** Begin Records **

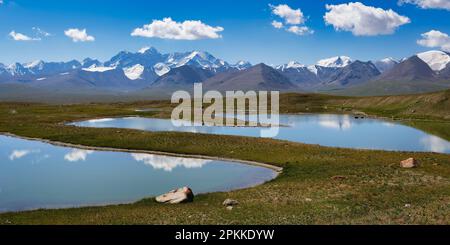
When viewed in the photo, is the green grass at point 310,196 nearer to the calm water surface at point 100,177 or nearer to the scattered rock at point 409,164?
the scattered rock at point 409,164

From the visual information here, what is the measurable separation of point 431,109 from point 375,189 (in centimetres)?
13877

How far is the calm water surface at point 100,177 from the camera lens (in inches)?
1736

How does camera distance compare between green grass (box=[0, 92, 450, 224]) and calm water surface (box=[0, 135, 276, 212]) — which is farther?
calm water surface (box=[0, 135, 276, 212])

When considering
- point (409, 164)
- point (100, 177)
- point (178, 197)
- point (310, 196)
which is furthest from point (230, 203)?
point (409, 164)

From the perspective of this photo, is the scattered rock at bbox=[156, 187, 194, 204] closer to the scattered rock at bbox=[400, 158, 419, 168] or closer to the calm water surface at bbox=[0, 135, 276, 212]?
the calm water surface at bbox=[0, 135, 276, 212]

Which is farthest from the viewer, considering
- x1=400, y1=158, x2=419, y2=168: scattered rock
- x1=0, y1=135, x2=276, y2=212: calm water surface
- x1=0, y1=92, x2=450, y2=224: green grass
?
x1=400, y1=158, x2=419, y2=168: scattered rock

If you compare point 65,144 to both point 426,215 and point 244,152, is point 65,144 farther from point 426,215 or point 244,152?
point 426,215

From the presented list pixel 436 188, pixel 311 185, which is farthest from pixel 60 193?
pixel 436 188

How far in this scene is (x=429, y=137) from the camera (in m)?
100

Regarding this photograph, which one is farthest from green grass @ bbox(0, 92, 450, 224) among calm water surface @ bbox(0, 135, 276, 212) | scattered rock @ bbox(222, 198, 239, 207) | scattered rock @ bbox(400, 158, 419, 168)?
calm water surface @ bbox(0, 135, 276, 212)

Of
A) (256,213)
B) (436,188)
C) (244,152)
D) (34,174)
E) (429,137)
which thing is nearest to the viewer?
(256,213)

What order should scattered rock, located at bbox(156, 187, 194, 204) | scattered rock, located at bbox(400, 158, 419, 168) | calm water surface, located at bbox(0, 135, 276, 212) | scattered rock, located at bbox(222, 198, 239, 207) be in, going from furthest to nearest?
scattered rock, located at bbox(400, 158, 419, 168) < calm water surface, located at bbox(0, 135, 276, 212) < scattered rock, located at bbox(156, 187, 194, 204) < scattered rock, located at bbox(222, 198, 239, 207)

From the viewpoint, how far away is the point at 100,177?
5406 cm

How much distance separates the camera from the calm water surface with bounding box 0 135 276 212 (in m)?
44.1
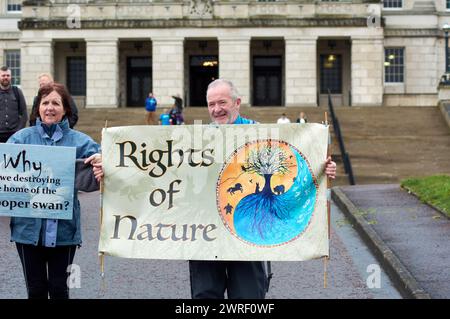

** End Records **

(Task description) Rewrite all of the entries above, replacing "green grass" with "grass field" and leaving everything else the same. Omit the pictures from your answer.

(Result for this task)
When viewed in the photo, is the grass field at point 310,196 nearer to the calm water surface at point 100,177 or nearer to the scattered rock at point 409,164?
the scattered rock at point 409,164

From the visual information here, what is the measurable separation of point 431,109 from point 375,189 (in centimetres)?
13877

How far is the calm water surface at point 100,177 from the camera lens (in inches)?
1736

How does camera distance compare between grass field (box=[0, 92, 450, 224]) and calm water surface (box=[0, 135, 276, 212]) — which is farther?
calm water surface (box=[0, 135, 276, 212])

When considering
- point (409, 164)
- point (100, 177)
- point (178, 197)
- point (310, 196)
which is furthest from point (230, 203)?
point (409, 164)

From the perspective of this photo, is the scattered rock at bbox=[156, 187, 194, 204] closer to the scattered rock at bbox=[400, 158, 419, 168] or closer to the calm water surface at bbox=[0, 135, 276, 212]?
the calm water surface at bbox=[0, 135, 276, 212]

Which is farthest from the viewer, considering
- x1=400, y1=158, x2=419, y2=168: scattered rock
- x1=0, y1=135, x2=276, y2=212: calm water surface
- x1=0, y1=92, x2=450, y2=224: grass field
?
x1=400, y1=158, x2=419, y2=168: scattered rock

If you compare point 65,144 to both point 426,215 and point 244,152, is point 65,144 farther from point 426,215 or point 244,152?
point 426,215

From the presented list pixel 436 188, pixel 311 185, which is farthest from pixel 60 193?
pixel 436 188

How far in this scene is (x=429, y=137) from the camera (in m)?
100

Regarding this photograph, which one is farthest from grass field @ bbox(0, 92, 450, 224) among calm water surface @ bbox(0, 135, 276, 212) | scattered rock @ bbox(222, 198, 239, 207) | scattered rock @ bbox(400, 158, 419, 168)?
calm water surface @ bbox(0, 135, 276, 212)

Of
A) (256,213)
B) (436,188)
C) (244,152)
D) (34,174)
E) (429,137)
which thing is nearest to the viewer?
(256,213)

What order should scattered rock, located at bbox(156, 187, 194, 204) | scattered rock, located at bbox(400, 158, 419, 168) | calm water surface, located at bbox(0, 135, 276, 212) | scattered rock, located at bbox(222, 198, 239, 207) be in, going from furthest to nearest?
scattered rock, located at bbox(400, 158, 419, 168) < calm water surface, located at bbox(0, 135, 276, 212) < scattered rock, located at bbox(156, 187, 194, 204) < scattered rock, located at bbox(222, 198, 239, 207)

From the viewpoint, how far away is the point at 100,177?
5406 cm

How much distance separates the camera from the calm water surface with bounding box 0 135 276 212 (in m)?
44.1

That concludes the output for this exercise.